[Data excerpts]

=-=-=

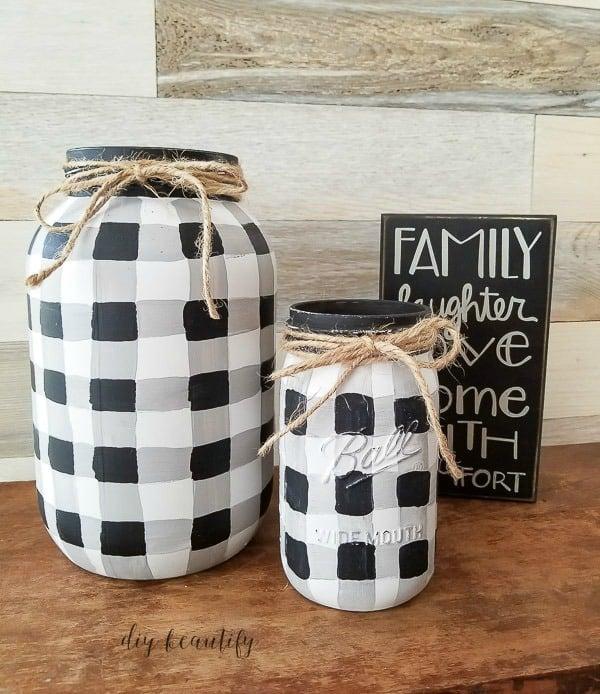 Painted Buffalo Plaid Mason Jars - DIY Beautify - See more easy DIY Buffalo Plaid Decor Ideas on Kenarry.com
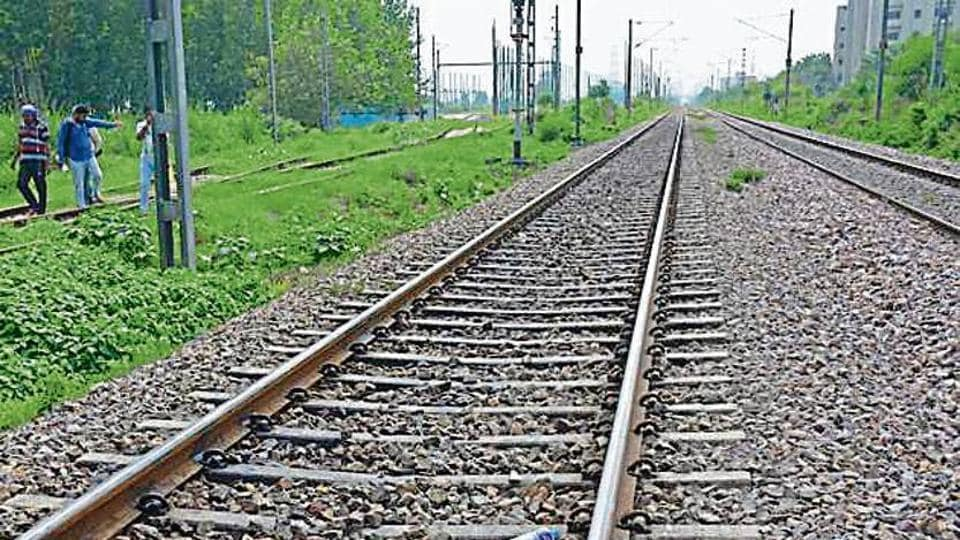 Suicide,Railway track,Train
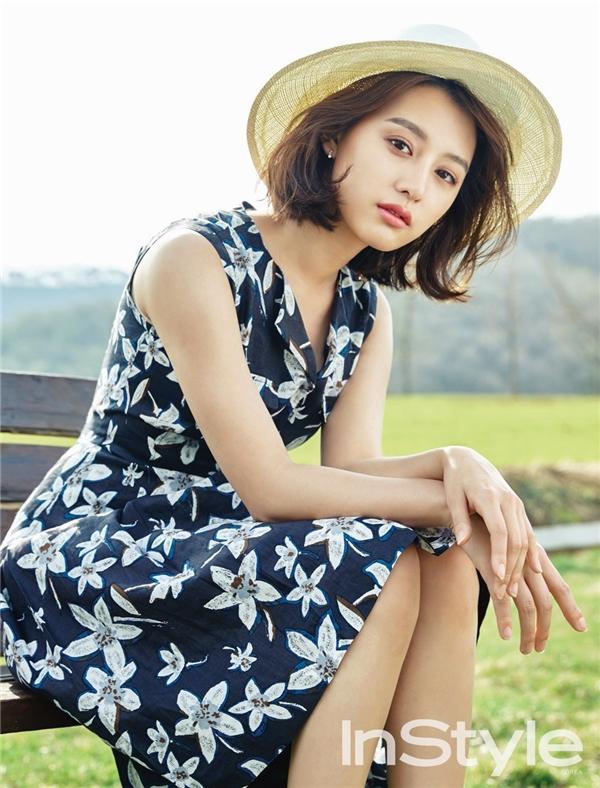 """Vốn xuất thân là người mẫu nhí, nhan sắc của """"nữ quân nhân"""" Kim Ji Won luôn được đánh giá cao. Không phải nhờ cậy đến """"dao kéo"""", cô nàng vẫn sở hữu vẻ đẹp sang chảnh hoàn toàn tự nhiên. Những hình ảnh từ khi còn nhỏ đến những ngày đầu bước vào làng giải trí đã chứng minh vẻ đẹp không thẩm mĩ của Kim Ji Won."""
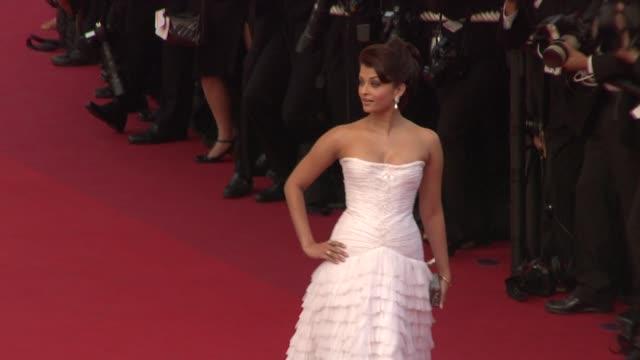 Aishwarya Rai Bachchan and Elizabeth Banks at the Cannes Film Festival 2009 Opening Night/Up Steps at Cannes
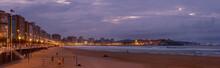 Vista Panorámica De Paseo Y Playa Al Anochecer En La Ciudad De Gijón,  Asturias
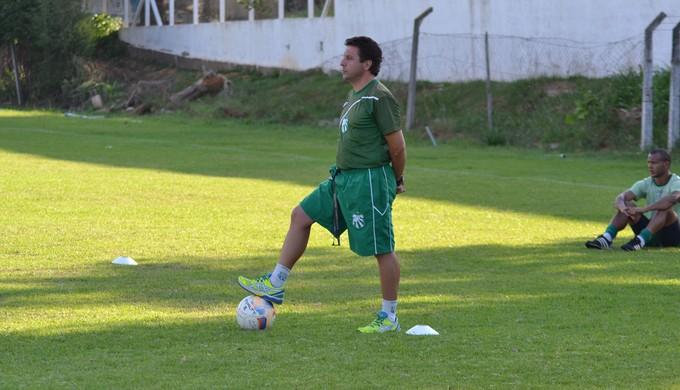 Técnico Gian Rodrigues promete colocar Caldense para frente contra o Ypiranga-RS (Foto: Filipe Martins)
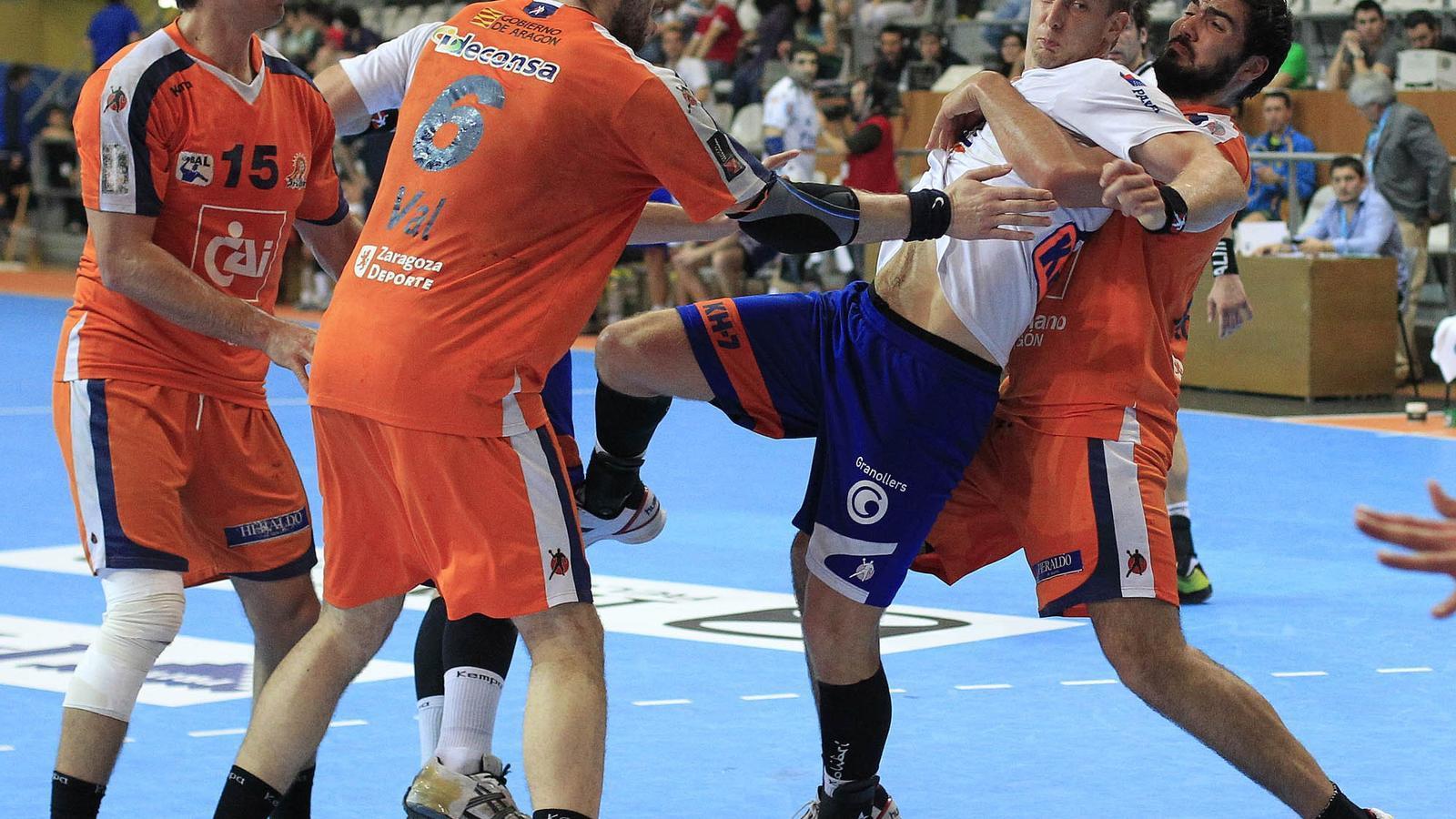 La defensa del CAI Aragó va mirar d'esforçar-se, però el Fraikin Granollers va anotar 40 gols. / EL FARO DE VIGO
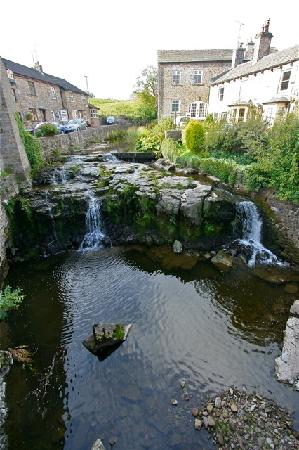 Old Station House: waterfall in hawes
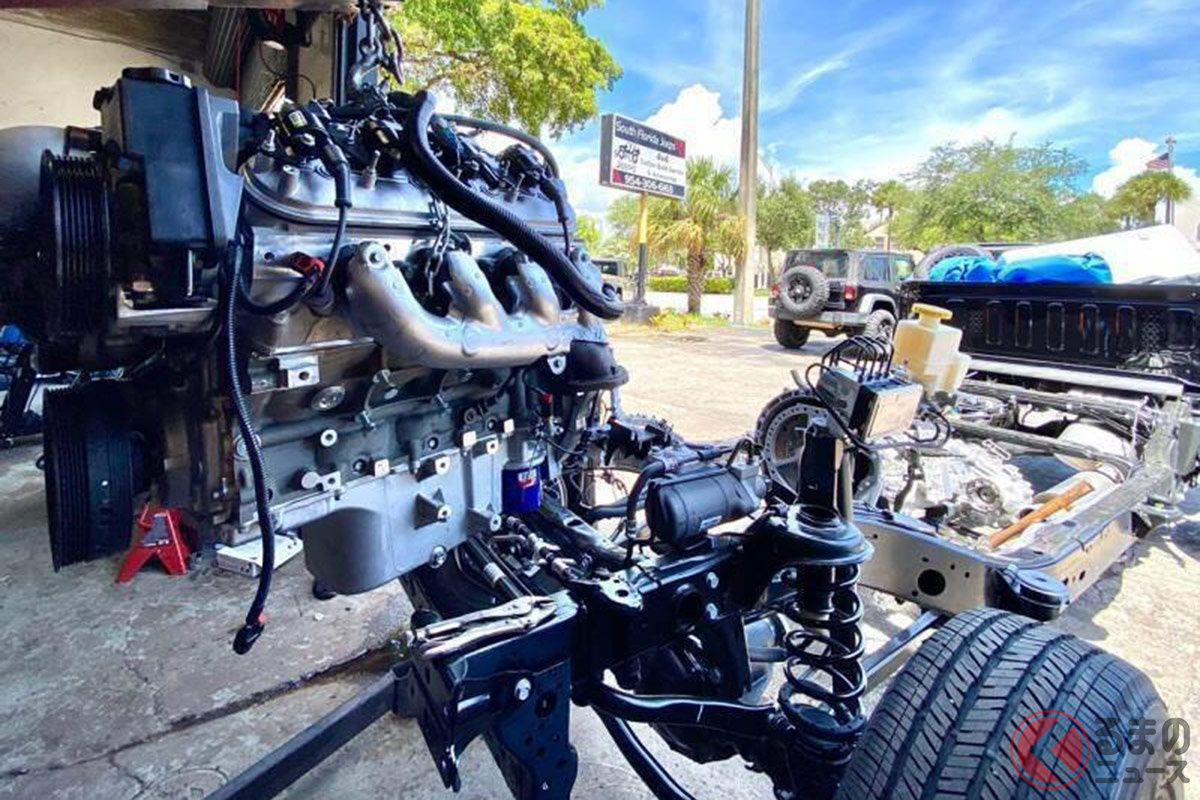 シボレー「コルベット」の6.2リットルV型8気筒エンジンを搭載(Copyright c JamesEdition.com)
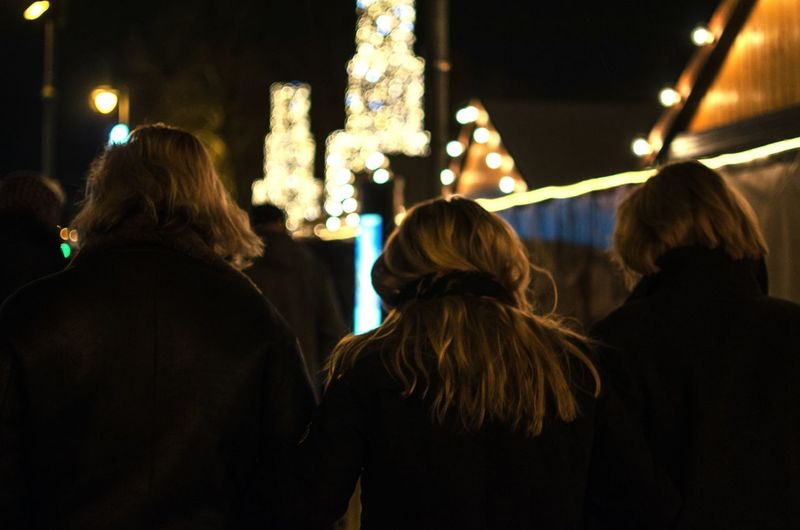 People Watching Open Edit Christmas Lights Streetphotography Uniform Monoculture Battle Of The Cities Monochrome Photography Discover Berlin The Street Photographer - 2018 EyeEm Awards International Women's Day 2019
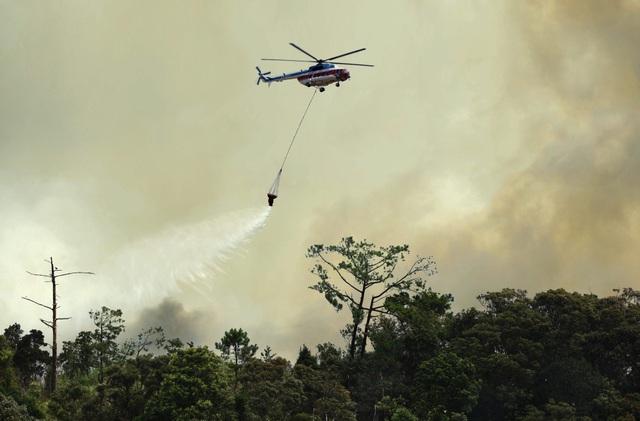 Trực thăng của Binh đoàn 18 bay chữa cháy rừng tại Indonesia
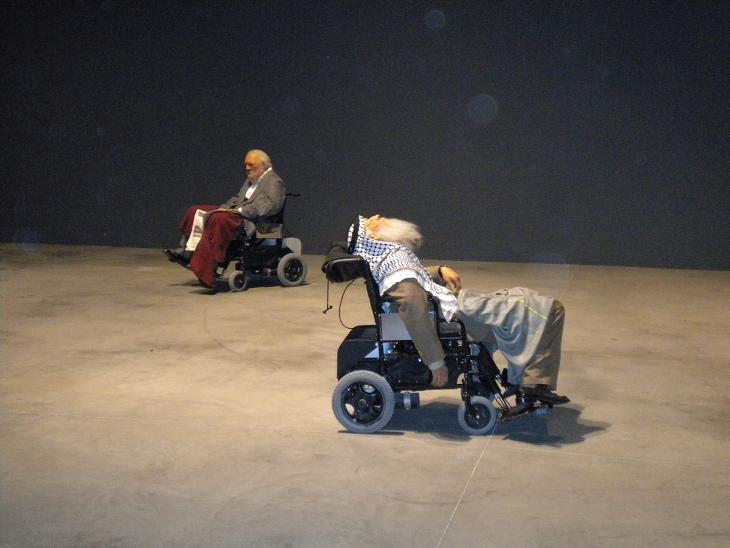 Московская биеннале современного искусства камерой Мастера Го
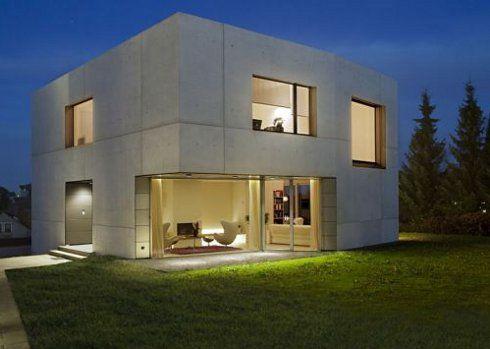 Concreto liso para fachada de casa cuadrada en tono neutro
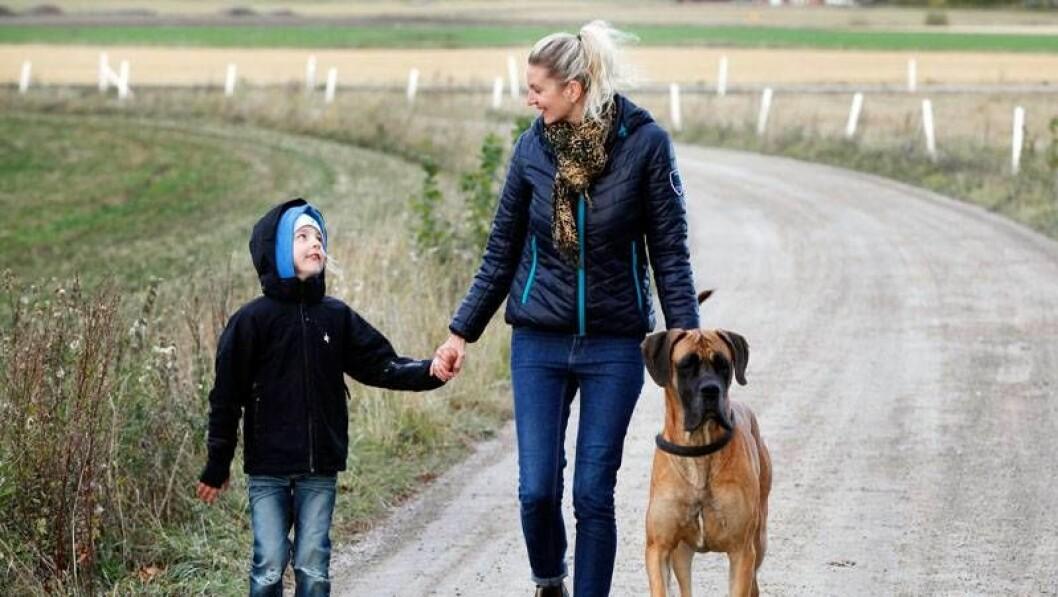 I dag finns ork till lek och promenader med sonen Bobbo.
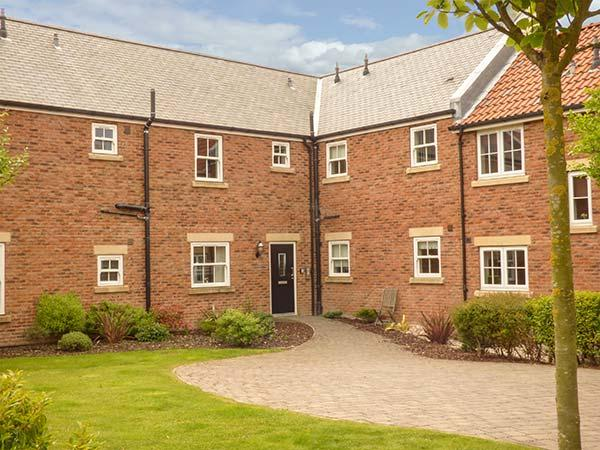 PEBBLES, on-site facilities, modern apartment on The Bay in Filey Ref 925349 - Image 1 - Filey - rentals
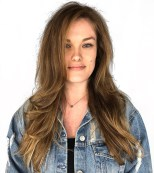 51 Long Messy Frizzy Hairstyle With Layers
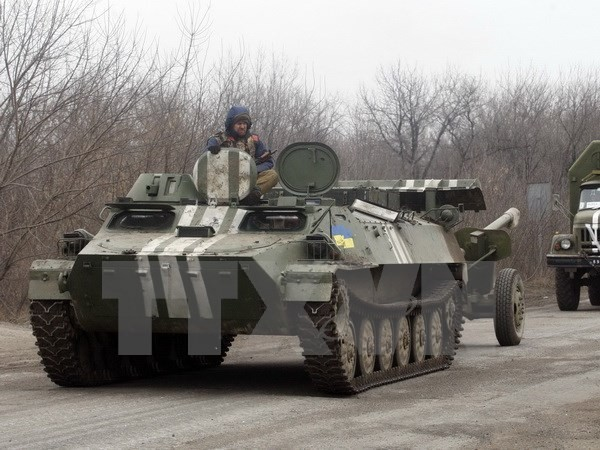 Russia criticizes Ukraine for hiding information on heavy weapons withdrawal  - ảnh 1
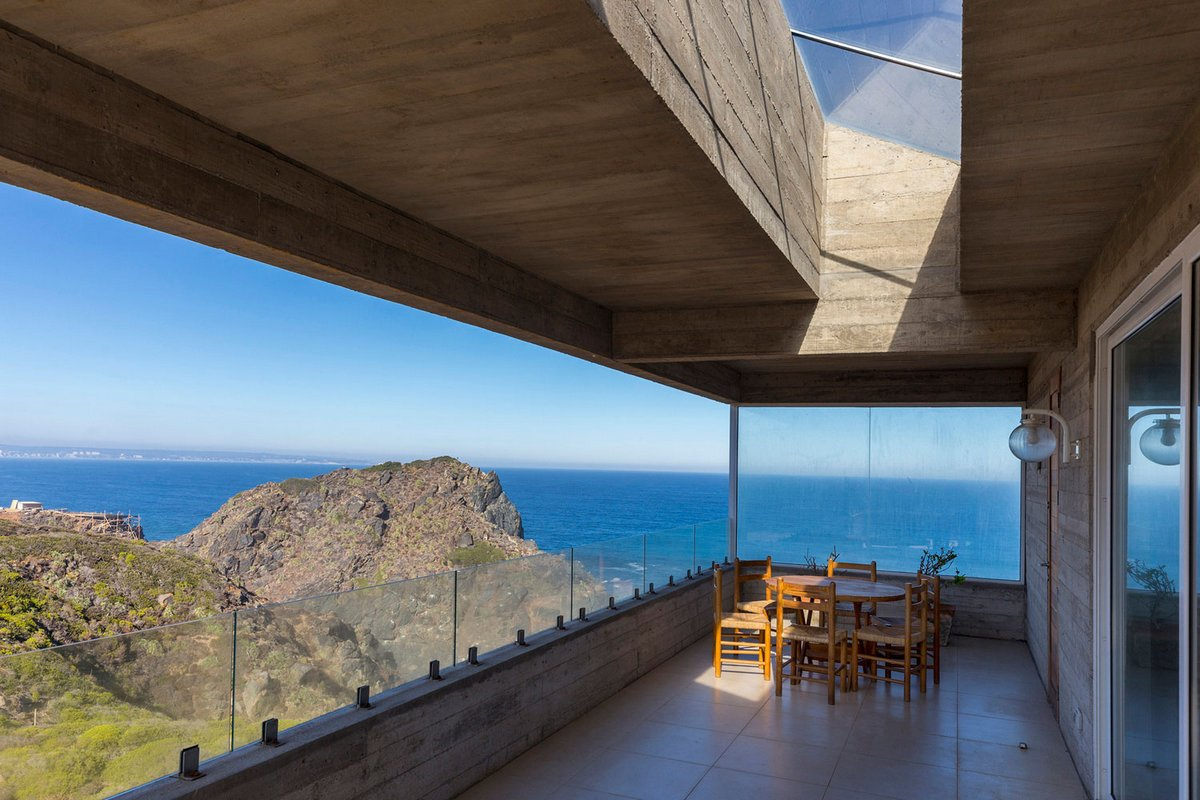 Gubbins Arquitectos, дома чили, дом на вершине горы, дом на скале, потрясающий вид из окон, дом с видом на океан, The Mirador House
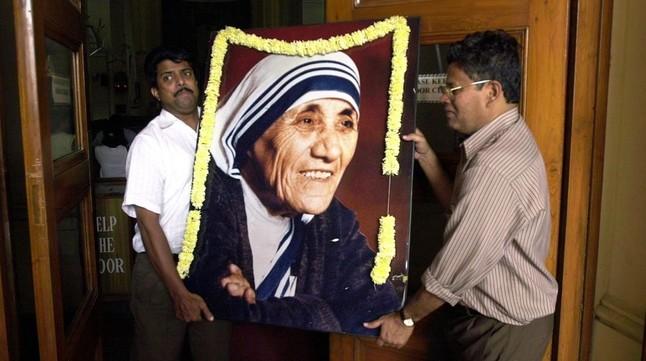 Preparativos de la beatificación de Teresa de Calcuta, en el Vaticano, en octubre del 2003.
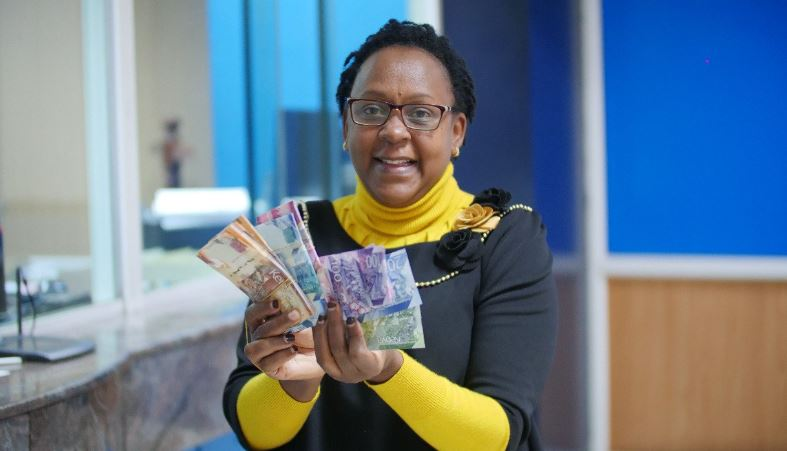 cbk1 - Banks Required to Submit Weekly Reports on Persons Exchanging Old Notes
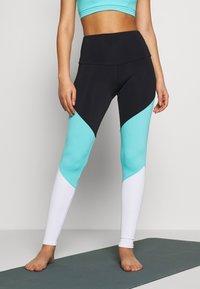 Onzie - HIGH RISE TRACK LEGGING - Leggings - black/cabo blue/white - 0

=-=-=

Set the pictures aside and retype exactly the lines above from the line with "Vista Panorámica De" to the line with "Russia criticizes Ukraine", both included, adding no others.

 Vista Panorámica De Paseo Y Playa Al Anochecer En La Ciudad De Gijón,  Asturias
 Técnico Gian Rodrigues promete colocar Caldense para frente contra o Ypiranga-RS (Foto: Filipe Martins)
 La defensa del CAI Aragó va mirar d'esforçar-se, però el Fraikin Granollers va anotar 40 gols. / EL FARO DE VIGO
 Old Station House: waterfall in hawes
 シボレー「コルベット」の6.2リットルV型8気筒エンジンを搭載(Copyright c JamesEdition.com)
 People Watching Open Edit Christmas Lights Streetphotography Uniform Monoculture Battle Of The Cities Monochrome Photography Discover Berlin The Street Photographer - 2018 EyeEm Awards International Women's Day 2019
 Trực thăng của Binh đoàn 18 bay chữa cháy rừng tại Indonesia
 Московская биеннале современного искусства камерой Мастера Го
 Concreto liso para fachada de casa cuadrada en tono neutro
 I dag finns ork till lek och promenader med sonen Bobbo.
 PEBBLES, on-site facilities, modern apartment on The Bay in Filey Ref 925349 - Image 1 - Filey - rentals
 51 Long Messy Frizzy Hairstyle With Layers
 Russia criticizes Ukraine for hiding information on heavy weapons withdrawal  - ảnh 1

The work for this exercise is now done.